Mutation Linked to Poor Prognosis in Head & Neck Cancer

July 1, 2002
Oncology NEWS International, Oncology NEWS International Vol 11 No 7, Volume 11, Issue 7

SAN FRANCISCO-A single nucleotide polymorphism at codon 388 in the transmembrane domain of FGFR4 is linked to poor survival in patients with head and neck squamous cell carcinoma. The mutation (Arg388) involves the substitution of an arginine molecule for glycine at this position on the gene. It occurs in 45% to 50% of all humans.

SAN FRANCISCO—A single nucleotide polymorphism at codon 388 in the transmembrane domain of FGFR4 is linked to poor survival in patients with head and neck squamous cell carcinoma. The mutation (Arg388) involves the substitution of an arginine molecule for glycine at this position on the gene. It occurs in 45% to 50% of all humans.

Since the mutation occurs in the germ line, it is not connected to disease initiation, said Axel Ullrich, PhD, director of the Molecular Biology Department at the Max Planck Institute for Biochemistry, Martinsried, Germany. But, he said, "when the patient gets cancer, it is directly connected, and statistically highly significant, with an aggressive disease progression."

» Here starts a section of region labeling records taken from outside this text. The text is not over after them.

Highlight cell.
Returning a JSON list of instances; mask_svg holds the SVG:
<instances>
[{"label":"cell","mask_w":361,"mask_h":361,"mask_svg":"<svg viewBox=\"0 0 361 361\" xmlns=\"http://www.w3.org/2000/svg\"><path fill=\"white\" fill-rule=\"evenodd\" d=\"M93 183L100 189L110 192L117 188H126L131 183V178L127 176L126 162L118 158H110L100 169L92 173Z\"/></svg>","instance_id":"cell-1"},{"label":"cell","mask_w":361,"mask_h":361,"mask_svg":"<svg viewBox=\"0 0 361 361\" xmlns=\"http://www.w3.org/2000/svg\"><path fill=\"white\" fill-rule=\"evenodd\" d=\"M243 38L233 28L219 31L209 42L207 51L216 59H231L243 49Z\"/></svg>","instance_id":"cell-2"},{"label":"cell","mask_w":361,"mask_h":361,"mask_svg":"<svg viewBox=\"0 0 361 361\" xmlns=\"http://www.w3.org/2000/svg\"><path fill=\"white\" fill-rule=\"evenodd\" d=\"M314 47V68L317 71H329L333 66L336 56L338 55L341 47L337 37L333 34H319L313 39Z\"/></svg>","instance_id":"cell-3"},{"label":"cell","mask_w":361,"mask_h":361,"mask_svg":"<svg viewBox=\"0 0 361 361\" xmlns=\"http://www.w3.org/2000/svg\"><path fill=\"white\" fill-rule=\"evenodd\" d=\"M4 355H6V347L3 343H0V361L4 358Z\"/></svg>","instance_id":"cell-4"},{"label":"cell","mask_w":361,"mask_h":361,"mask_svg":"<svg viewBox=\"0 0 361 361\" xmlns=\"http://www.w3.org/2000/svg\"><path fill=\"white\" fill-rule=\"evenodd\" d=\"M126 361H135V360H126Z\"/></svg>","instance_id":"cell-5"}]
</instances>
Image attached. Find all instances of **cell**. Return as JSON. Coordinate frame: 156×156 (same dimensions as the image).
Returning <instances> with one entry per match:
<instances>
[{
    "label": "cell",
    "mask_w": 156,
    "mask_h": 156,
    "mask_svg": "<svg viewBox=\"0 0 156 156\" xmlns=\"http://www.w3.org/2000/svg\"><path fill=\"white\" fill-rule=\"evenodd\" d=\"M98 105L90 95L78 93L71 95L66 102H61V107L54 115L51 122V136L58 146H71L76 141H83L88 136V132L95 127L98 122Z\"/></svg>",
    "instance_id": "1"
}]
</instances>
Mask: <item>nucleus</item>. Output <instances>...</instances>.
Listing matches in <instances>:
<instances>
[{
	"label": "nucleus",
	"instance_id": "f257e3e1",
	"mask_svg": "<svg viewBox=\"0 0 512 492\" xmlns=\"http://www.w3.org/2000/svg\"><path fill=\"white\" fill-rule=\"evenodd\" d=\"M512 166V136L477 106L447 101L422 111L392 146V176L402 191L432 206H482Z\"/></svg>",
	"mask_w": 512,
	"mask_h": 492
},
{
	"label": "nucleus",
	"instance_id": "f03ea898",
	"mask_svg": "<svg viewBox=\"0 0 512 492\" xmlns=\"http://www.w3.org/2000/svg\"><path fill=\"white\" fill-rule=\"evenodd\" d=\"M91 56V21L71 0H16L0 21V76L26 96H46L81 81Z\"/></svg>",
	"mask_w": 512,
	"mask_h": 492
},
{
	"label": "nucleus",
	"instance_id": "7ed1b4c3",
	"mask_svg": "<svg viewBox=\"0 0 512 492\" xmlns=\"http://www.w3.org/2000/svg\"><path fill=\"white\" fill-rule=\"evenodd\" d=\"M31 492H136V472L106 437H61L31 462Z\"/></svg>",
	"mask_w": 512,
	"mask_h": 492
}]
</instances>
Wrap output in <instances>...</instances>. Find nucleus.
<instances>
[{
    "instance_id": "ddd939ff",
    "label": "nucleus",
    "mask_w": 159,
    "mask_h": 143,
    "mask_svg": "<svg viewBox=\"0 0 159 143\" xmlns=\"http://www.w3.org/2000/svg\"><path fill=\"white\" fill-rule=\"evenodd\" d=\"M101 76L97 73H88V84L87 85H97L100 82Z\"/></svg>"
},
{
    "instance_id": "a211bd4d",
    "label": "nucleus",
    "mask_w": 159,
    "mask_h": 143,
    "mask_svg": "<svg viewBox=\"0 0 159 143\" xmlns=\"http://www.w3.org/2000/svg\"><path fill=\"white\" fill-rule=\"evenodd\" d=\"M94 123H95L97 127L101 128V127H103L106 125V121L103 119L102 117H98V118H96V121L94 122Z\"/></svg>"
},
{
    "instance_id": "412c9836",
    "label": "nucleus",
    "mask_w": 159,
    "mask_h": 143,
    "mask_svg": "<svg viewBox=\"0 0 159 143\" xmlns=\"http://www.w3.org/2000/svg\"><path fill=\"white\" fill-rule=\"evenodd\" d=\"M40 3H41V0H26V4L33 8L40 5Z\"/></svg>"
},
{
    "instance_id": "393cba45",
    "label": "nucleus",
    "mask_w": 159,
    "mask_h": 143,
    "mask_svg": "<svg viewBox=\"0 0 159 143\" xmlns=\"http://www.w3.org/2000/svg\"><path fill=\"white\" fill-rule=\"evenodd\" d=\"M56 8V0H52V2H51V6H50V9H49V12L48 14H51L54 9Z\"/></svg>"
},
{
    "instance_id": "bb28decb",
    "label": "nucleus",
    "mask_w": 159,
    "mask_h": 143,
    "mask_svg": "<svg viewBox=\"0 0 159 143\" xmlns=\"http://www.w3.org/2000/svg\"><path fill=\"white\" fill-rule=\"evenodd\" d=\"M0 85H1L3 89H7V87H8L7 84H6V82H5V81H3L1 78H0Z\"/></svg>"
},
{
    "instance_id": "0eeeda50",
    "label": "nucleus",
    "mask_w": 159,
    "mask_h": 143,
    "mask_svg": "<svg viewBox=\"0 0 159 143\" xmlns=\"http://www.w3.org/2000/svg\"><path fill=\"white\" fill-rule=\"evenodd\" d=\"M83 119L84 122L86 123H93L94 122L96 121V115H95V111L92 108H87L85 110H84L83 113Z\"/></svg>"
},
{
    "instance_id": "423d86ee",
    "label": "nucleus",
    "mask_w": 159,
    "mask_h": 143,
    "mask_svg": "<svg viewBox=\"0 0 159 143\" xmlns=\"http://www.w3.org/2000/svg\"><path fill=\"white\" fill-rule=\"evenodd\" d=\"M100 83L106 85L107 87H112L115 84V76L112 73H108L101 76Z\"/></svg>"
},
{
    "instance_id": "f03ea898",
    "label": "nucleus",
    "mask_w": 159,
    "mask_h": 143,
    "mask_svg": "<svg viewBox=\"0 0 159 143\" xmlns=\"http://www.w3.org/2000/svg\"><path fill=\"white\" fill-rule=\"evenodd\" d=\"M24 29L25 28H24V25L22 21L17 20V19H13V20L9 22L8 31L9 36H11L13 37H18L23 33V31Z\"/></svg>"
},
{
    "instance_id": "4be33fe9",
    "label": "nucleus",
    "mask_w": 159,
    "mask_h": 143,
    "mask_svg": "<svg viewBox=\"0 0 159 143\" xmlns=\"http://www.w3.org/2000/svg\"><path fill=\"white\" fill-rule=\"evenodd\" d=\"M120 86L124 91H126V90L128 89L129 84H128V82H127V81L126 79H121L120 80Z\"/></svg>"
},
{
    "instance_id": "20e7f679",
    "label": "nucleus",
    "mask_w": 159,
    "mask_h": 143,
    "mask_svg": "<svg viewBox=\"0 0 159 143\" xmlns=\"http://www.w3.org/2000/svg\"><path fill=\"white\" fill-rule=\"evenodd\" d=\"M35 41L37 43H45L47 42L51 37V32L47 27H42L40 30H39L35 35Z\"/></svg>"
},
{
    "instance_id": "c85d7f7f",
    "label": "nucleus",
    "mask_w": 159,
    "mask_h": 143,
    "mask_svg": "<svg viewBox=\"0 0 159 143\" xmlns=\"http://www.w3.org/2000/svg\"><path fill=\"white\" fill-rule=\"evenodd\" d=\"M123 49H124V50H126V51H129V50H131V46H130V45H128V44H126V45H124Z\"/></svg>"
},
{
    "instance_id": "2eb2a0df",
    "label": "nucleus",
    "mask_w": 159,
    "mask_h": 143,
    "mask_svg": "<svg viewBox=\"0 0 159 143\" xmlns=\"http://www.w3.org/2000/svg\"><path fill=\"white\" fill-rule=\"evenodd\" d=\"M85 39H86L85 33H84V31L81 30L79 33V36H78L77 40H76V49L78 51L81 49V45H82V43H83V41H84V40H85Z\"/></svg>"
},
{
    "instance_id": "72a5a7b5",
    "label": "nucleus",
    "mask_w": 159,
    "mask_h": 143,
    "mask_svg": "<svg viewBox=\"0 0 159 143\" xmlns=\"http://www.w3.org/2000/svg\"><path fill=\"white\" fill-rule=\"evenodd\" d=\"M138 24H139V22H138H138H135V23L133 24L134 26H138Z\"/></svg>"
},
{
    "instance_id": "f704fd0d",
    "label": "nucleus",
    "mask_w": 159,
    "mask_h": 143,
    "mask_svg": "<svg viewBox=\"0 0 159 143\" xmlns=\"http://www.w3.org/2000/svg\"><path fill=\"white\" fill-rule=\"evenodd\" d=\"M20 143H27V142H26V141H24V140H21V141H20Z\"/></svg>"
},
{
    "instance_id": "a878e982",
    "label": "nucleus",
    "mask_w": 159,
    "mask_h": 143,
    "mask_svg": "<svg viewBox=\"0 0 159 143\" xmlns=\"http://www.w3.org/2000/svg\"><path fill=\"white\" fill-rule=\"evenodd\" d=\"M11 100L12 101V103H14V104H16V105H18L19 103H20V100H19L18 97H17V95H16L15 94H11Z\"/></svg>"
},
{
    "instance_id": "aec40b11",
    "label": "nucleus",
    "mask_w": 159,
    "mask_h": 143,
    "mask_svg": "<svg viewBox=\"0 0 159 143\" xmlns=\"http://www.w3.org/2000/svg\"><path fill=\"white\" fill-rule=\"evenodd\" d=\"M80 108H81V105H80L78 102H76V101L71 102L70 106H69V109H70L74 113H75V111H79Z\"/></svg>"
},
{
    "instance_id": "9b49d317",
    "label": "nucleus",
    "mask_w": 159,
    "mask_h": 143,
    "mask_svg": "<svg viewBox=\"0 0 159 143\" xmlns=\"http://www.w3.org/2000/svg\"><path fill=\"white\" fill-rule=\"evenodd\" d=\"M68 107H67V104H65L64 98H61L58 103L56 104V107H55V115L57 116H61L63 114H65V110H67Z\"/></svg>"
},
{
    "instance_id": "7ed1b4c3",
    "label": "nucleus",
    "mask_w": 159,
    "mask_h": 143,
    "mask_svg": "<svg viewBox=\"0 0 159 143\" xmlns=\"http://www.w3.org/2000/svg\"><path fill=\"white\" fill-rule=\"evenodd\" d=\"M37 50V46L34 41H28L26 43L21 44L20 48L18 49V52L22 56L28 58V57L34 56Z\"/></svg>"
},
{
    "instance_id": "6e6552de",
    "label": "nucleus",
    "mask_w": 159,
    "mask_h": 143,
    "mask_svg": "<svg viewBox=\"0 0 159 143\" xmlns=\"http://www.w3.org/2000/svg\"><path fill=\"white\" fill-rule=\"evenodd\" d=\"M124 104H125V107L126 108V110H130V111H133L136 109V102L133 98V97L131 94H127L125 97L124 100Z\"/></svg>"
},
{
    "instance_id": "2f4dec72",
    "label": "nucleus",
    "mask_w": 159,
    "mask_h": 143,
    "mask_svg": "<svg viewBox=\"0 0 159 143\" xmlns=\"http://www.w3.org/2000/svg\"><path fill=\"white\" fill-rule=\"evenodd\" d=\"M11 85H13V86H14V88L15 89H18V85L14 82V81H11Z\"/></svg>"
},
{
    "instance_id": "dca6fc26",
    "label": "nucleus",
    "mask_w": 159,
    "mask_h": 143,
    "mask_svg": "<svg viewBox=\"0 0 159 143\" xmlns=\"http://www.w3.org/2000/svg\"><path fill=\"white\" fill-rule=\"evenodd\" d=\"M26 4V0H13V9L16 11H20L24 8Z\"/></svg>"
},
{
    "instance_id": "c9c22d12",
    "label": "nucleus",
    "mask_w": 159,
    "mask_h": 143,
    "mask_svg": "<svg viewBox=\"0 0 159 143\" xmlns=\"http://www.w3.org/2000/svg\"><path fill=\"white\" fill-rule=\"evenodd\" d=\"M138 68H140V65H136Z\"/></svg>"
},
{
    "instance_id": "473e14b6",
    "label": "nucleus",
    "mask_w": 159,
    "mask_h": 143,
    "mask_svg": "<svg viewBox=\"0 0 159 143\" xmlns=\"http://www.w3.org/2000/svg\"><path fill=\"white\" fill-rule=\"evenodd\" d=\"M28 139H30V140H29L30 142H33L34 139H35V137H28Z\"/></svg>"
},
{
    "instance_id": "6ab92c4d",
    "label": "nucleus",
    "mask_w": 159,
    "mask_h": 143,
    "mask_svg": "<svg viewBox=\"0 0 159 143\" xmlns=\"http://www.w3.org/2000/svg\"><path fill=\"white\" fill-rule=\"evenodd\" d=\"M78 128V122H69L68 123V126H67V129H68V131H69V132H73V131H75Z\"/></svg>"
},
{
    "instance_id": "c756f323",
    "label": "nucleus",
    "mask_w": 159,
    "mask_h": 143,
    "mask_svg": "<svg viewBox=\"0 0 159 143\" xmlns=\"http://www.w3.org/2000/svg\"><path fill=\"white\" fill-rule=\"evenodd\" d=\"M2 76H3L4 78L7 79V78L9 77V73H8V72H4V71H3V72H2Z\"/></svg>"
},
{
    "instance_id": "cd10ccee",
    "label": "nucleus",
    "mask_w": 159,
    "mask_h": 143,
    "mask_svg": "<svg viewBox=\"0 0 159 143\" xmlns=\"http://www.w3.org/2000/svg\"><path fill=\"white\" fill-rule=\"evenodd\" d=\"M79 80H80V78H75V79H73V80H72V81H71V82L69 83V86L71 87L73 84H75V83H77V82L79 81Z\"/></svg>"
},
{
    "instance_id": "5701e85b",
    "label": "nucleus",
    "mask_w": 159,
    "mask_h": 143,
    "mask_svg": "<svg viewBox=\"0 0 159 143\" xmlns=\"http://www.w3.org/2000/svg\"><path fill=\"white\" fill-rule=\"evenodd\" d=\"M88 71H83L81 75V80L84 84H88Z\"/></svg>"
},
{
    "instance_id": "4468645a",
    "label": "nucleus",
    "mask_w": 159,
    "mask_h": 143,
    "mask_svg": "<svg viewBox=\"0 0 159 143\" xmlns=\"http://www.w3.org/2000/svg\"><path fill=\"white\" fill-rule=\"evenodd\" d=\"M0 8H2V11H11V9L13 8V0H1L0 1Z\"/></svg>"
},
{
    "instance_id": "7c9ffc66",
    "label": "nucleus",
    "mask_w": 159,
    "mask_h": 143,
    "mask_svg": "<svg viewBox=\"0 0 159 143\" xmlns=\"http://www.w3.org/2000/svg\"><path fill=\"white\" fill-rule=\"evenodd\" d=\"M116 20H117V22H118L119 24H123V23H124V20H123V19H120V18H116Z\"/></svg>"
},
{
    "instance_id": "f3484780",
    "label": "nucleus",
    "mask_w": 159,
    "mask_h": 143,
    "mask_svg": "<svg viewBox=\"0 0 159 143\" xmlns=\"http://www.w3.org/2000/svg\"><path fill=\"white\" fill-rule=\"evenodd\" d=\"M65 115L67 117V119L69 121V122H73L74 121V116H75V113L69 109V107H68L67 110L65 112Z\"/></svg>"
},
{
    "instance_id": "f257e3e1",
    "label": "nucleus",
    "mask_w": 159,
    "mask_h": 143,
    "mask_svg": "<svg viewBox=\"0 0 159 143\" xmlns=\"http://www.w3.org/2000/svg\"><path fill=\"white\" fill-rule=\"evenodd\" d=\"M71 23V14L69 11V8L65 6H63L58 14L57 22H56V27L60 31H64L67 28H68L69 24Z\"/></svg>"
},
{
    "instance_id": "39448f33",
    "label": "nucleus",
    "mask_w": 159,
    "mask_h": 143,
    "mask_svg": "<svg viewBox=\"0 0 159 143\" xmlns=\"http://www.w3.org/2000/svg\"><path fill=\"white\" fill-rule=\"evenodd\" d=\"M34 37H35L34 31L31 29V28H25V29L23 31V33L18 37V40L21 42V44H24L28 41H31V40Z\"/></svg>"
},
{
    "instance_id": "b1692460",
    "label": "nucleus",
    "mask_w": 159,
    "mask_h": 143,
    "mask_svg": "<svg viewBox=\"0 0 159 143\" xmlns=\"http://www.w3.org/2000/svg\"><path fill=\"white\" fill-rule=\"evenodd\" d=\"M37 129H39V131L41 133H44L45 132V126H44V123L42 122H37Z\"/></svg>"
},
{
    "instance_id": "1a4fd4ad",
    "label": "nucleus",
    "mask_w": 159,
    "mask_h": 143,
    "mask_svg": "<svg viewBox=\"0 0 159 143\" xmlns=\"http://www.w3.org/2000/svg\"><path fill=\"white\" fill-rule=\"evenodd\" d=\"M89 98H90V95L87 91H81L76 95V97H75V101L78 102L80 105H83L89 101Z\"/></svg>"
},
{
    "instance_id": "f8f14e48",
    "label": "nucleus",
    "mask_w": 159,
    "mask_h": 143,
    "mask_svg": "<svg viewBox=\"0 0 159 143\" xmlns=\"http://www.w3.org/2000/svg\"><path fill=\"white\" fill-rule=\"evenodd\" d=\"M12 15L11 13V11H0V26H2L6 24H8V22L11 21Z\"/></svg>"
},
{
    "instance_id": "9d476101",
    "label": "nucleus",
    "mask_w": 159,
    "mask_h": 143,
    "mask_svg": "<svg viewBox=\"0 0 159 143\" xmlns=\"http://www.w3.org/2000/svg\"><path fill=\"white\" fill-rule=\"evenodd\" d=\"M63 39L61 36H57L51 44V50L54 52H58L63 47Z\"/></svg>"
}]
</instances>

Dr. Ullrich reported the results at a news briefing at the 93rd Annual Meeting of the American Association for Cancer Research. Dr. Sylvia Streit, also of the Max Planck Institute, presented the paper at a minisymposium at the meeting (abstract 4116).

Possible Protective Effect

The German researchers studied samples from 104 tumors of patients with squamous cell head and neck cancer, using archival tissue. The tissue samples were analyzed for the FGFR4 genotype using a method based on restriction fragment length polymorphism.

The arginine mutation was found in 59 of the tumors, 46 heterozygous (in one chromosome), 13 homozygous (in both chromosomes). Patients with the FGFR4 Arg388 polymorphism experienced a significantly worse overall survival, compared with those with FGFR4 Gly388 (P = .02).

There were not enough subjects to determine if patients who were homozygous for FGFR4 Arg388 did worse than those who were heterozygous. "We are trying to determine that right now with another study," Dr. Ullrich said, adding that "there’s a good possibility" that this would turn out to be the case.

The researchers also investigated the relationship between overexpression of FGFR4 and survival. Seventeen of the samples were rated as being "high" for FGFR4 expression, 59 were "intermediate," and 28 were "low."

Overall survival rates were not related to FGFR4 expression. However, of the 17 individuals with high expression of FGFR4, only those with the FGFR4 Arg388 polymorphism died during the follow-up period (P = .035). Dr. Ullrich suggested that high expression of FGFR4 Gly388 might have a protective effect.

Breast and Colon Cancer

The German researchers demonstrated in a recently published study (Cancer Res 62:840-847, 2002) that FGFR4 Arg388 is also linked to poorer prognosis in patients with breast and colon cancer. As in the head and neck cancer investigation, approximately 50% of the individuals were heterozygous or homozygous for FGFR4 Arg388.

Disease-free survival was significantly reduced in those breast cancer patients with FGR4 Arg388 (P = .01) while it was associated with earlier lymph node metastasis and advanced TNM stage in colon cancer patients.

Possible Mechanisms

The researchers have not determined the mechanism by which FGFR4 Arg388 promotes a more aggressive disease development. However, Dr. Ullrich noted that "this gene apparently is involved in regulating motility and possibly invasion of cells."

He suggested that FGFR4 Gly388 may act as a negative control on motility and cell invasion, and that "introduction of this arginine codon . . . releases this negative control and therefore allows activation of the signaling system that promotes motility."

The researchers will be continuing their research on FGFR4 using samples of tumors taken from 300 head and neck squamous cell cancer patients with better clinical data.